Roughly 17% of Biden voters said they wouldn’t have voted for him if they had known about his record as well as that of President Trump, found the survey commissioned by the conservative Media Research Center.

Some voters who supported presumptive President-elect Joseph R. Biden are already experiencing regret, according to a new poll.
Roughly 17% of Biden voters said they wouldn’t have voted for him if they had known about his record as well as that of President Trump, found the survey commissioned by the conservative Media Research Center.
The biggest movement away from Mr. Biden was among his voters who only after the election learned about shady business deals involving Mr. Biden’s son, Hunter. Forty-five percent of Biden voters said they didn’t know about Hunter Biden’s deals, and 9.4% said they would not have voted for the former vice president had they known.
“The national news media stole this election,” Media Research Center founder L. Brent Bozell III said on a conference call with conservative activists. “As far as I’m concerned, they stole it from President Trump by deliberately censoring and keeping from the American people those stories which had the American people known would have led to his reelection unquestionably.”
The Media Research Center said the stories that moved Mr. Biden’s voters included such issues as Hunter Biden’s business dealings, sexual misconduct allegations against Mr. Biden, and presumptive Vice President-elect Kamala Harris’ ranking as the most leftist senator. Items that reflected more positively on Mr. Trump also made an impact, including news about job growth under Mr. Trump, details about the Trump administration’s Operation Warp Speed to develop a coronavirus vaccine, and Middle East peace agreements brokered by the administration.
The voters’ reactions were gauged after they learned details about Mr. Biden from the pollsters.
The Polling Company, which was founded by former White House counselor Kellyanne Conway, surveyed 1,750 individuals online who self-identified as Biden voters in Arizona, Georgia, Michigan, Nevada, North Carolina, Pennsylvania and Wisconsin.

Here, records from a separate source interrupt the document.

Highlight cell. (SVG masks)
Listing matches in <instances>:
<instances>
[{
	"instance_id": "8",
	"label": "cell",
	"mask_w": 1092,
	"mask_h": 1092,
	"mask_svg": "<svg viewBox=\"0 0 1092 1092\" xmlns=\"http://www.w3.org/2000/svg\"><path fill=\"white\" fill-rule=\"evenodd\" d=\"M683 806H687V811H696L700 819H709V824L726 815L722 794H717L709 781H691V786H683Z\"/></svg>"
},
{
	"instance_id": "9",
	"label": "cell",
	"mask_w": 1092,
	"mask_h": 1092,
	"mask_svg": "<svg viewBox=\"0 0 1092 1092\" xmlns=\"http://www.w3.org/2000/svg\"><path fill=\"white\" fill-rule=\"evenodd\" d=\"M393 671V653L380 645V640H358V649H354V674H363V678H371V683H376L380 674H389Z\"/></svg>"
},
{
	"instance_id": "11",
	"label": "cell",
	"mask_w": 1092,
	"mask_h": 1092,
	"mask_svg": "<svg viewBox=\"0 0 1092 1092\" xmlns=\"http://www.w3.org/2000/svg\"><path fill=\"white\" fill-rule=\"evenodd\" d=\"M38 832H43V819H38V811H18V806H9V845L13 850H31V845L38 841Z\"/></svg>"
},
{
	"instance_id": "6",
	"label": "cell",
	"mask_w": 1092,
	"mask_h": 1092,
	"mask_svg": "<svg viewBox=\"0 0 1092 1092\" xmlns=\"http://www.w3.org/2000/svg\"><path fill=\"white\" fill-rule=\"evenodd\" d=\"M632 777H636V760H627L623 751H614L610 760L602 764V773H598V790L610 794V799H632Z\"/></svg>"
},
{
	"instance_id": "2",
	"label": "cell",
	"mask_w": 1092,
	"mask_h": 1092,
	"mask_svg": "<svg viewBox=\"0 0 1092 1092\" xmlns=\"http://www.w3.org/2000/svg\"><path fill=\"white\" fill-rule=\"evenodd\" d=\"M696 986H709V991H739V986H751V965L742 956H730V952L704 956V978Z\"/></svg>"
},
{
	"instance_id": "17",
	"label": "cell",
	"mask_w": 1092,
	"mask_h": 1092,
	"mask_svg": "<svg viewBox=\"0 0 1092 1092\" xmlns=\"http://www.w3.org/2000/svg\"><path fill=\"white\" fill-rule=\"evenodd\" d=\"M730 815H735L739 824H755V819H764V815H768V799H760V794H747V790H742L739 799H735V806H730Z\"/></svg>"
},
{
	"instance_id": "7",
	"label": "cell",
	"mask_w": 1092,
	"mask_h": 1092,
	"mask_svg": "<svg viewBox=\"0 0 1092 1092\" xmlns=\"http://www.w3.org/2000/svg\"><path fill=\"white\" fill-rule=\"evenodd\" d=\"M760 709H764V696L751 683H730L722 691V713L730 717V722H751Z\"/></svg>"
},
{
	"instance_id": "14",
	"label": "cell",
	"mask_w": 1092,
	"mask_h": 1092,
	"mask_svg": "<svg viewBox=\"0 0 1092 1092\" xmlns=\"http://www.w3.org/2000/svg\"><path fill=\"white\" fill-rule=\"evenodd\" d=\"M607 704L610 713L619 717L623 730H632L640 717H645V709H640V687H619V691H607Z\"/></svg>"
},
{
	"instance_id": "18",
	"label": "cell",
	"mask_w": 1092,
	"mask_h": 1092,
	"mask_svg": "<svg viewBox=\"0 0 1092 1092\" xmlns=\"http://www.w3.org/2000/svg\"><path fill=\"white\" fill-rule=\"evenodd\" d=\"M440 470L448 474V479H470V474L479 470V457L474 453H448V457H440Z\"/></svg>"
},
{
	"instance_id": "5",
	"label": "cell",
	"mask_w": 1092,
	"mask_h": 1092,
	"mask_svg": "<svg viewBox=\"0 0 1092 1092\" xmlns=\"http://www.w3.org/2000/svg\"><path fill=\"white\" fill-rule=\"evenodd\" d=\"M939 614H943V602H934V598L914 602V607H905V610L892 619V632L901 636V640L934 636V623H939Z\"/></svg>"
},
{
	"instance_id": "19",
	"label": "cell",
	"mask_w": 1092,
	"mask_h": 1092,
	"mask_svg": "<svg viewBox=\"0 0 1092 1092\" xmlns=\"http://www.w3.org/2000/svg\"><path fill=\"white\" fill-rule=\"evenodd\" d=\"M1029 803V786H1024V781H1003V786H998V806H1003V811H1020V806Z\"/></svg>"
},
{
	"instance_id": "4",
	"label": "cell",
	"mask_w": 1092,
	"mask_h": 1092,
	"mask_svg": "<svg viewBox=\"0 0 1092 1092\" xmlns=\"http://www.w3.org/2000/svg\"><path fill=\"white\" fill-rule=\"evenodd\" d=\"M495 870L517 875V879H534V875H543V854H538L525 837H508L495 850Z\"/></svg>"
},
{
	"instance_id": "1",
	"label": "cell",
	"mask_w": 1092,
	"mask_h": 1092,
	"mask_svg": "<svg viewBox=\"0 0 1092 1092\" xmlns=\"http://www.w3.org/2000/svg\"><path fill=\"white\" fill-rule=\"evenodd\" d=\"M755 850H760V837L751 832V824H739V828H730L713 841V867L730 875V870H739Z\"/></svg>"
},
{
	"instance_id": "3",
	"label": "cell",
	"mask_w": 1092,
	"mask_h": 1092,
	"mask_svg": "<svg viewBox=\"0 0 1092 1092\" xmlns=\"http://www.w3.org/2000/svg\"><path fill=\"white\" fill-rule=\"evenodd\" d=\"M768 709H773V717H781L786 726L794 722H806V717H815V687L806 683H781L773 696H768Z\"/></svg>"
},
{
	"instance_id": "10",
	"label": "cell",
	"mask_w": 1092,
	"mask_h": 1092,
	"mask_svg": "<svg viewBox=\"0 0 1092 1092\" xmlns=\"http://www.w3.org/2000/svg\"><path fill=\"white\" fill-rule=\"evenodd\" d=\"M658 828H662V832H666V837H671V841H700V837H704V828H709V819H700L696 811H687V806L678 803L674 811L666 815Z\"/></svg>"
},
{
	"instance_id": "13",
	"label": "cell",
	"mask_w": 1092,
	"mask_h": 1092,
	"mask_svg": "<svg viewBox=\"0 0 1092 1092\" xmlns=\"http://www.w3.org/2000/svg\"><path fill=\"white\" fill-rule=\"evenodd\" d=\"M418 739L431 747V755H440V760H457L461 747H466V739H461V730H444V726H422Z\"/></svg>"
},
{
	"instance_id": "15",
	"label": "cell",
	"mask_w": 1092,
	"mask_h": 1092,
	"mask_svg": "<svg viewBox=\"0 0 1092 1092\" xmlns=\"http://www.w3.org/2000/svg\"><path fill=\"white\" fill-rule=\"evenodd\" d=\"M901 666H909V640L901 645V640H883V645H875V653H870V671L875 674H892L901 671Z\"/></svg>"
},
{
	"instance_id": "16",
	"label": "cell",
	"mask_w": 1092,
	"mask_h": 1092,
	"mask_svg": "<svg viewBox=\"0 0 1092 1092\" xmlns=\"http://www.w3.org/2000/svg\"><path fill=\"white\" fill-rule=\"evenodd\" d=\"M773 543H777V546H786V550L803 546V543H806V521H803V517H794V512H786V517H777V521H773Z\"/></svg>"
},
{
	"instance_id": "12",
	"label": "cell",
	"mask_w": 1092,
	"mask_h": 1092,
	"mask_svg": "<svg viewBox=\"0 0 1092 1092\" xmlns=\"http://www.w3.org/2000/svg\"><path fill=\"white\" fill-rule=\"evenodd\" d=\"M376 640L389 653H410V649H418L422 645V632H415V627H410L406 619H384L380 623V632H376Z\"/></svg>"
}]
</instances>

The survey was conducted Nov. 9-18 and the poll had a 2.34% margin of error.The poll included responses from Democrats, independents, and Republicans, though the Media Research Center did not disclose how many respondents came from each political affiliation.
Many Americans are skeptical of polling results after outcomes in the 2016 and 2020 elections contradicted the picture of public opinion provided by pollsters during the campaign seasons.
FreedomWorks President Adam Brandon insisted that Mr. Bozell’s data matched the experience of his activists in battleground states. FreedomWorks is a free-market advocacy group.
“What Brent’s data shows, we saw on the ground. When you can talk issues, our candidates win,” Mr. Brandon said on the conference call. “When you do not talk issues, our candidates are at a disadvantage because this is still a center-right nation that doesn’t buy progressivism, and it doesn’t buy defund the police, and it certainly doesn’t buy the Harris-Biden agenda.”
Looking to future elections, Mr. Bozell urged conservatives to tell their stories however they can and to no longer rely on established news media.
“We have to become the storytellers. We cannot rely on the news media,” Mr. Bozell said. “We must continue telling, making the statement made to the American people: Do not trust these people. These people are, I don’t like using this word, they’re frauds. They’re frauds. When they call themselves journalists and reporters, they’re spitting on journalism. These are not journalists, they sure as hell aren’t reporters.”
Several websites are quickly becoming less hospitable for conservative publishers. On Tuesday, YouTube suspended the conservative One America News Network for violating its COVID-19 misinformation policy and removed a video.YouTube’s action came amid a call from Democratic senators for the site to ramp up its content moderation practices before the January runoff elections for Georgia’s Senate seats held by incumbent Republicans.
Democratic Sens. Robert Menendez of New Jersey, Amy Klobuchar of Minnesota, Mazie Hirono of Hawaii and Gary Peters of Michigan on Tuesday demanded YouTube “take responsibility and immediately stop the spread of misinformation and manipulated media.”